Steel work condition visible throughout
Throughout the survey, the condition of the steel work was documented and captured in the imagery "so that the client can then make a much more detailed assessment of how they want to access this building and where the danger points are."
Heritage
Conservation context - what stays, what goes
An important consideration for this project was heritage protection. Not all of the building has the same status.
"All of the stonework is fully conserved. You wouldn't be allowed to touch that." The beautiful old stone walls that form the core structure of the hospital are protected and must be preserved.
But sections that were built later don't have that protection. Newer sections built in 1960 have no heritage value - "we'll just knock all that right now because it's easier to knock it and build something else there than to try and renovate that."
The client could make decisions like that based on the imagery at the very start "as opposed to waiting and then looking and going actually this is not worth it." They could immediately see what needed to be preserved and what could be replaced.
Deliverables
Everything needed for feasibility assessment
Engineers With Drones presented "a whole set of video deliverables and a whole set of 3D photogrammetric data to the client. And that was what they wanted. That was their scope."
Full 3D photogrammetric model
Accessible via single internet link for entire project team orientation
General aerial imagery
External views showing overall building condition and context
4K confined space video footage
Shot at 30fps, pausable at any point for detailed examination
Complete documentation of extent and layout
Including courtyard discovery and full building footprint
Safe approach point identification
Showing where teams can safely access versus dangerous areas
Outcome
Informed decisions without dangerous site visits
Once the client had the deliverables, "they seemed very happy. They were able to make an awful lot of decisions based on the imagery in those videos."
Feasibility assessment without personnel risk
The entire feasibility assessment could be conducted without requiring anyone to enter the dangerous structure. The project team was able to understand what they were dealing with - the extent of the building, which areas were collapsed, which areas were stable, where heritage stonework existed, where 1960s additions could be demolished and replaced.

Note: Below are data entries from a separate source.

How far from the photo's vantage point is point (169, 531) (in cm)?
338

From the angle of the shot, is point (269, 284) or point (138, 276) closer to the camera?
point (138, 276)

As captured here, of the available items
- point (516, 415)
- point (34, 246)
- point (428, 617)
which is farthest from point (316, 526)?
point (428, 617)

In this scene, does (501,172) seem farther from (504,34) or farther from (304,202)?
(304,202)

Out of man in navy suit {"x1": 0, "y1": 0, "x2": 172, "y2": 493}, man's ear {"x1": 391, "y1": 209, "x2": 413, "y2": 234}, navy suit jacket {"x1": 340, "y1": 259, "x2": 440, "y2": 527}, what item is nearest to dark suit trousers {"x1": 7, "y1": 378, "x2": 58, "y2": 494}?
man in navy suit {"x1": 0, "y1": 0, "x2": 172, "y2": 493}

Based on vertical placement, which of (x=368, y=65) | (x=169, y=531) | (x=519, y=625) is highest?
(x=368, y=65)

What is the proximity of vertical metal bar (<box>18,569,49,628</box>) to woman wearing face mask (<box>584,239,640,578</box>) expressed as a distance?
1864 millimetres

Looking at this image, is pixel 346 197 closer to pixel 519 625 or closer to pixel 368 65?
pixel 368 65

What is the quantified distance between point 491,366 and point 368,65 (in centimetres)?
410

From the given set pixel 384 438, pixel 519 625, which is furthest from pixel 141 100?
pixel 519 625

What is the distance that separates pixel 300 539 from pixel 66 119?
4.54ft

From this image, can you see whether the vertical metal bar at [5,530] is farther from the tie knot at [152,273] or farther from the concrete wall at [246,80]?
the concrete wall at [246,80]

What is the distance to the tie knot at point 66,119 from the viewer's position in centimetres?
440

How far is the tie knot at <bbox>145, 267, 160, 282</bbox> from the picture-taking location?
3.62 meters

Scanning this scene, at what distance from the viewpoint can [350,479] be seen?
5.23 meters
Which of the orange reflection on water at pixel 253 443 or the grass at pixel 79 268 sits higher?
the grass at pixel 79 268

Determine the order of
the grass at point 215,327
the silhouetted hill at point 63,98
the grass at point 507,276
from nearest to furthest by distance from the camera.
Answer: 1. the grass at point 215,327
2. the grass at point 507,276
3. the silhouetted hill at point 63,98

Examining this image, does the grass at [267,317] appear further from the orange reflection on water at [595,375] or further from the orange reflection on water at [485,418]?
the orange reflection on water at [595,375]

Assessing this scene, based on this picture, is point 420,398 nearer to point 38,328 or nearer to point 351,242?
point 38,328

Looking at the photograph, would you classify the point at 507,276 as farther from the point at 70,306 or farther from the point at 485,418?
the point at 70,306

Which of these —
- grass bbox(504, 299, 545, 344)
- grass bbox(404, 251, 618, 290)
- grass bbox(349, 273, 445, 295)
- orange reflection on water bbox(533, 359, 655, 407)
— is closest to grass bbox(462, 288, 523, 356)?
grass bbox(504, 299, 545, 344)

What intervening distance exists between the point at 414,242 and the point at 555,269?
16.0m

Team orientation from a single link
Anybody associated with the project could access the 3D model through a single internet link and immediately understand the building. There was no need to bring multiple team members out to the dangerous site for orientation. They could access the model remotely and fully understand what they were looking at.
Restoration timeline and planning
The building itself is significant. As Bob Foley notes: "I don't see anybody tearing it down anytime soon. I see it more as a building that will be restored in time."
The survey data will support that restoration project by providing complete baseline documentation, safe approach planning, and a permanent record of the building's condition before work begins.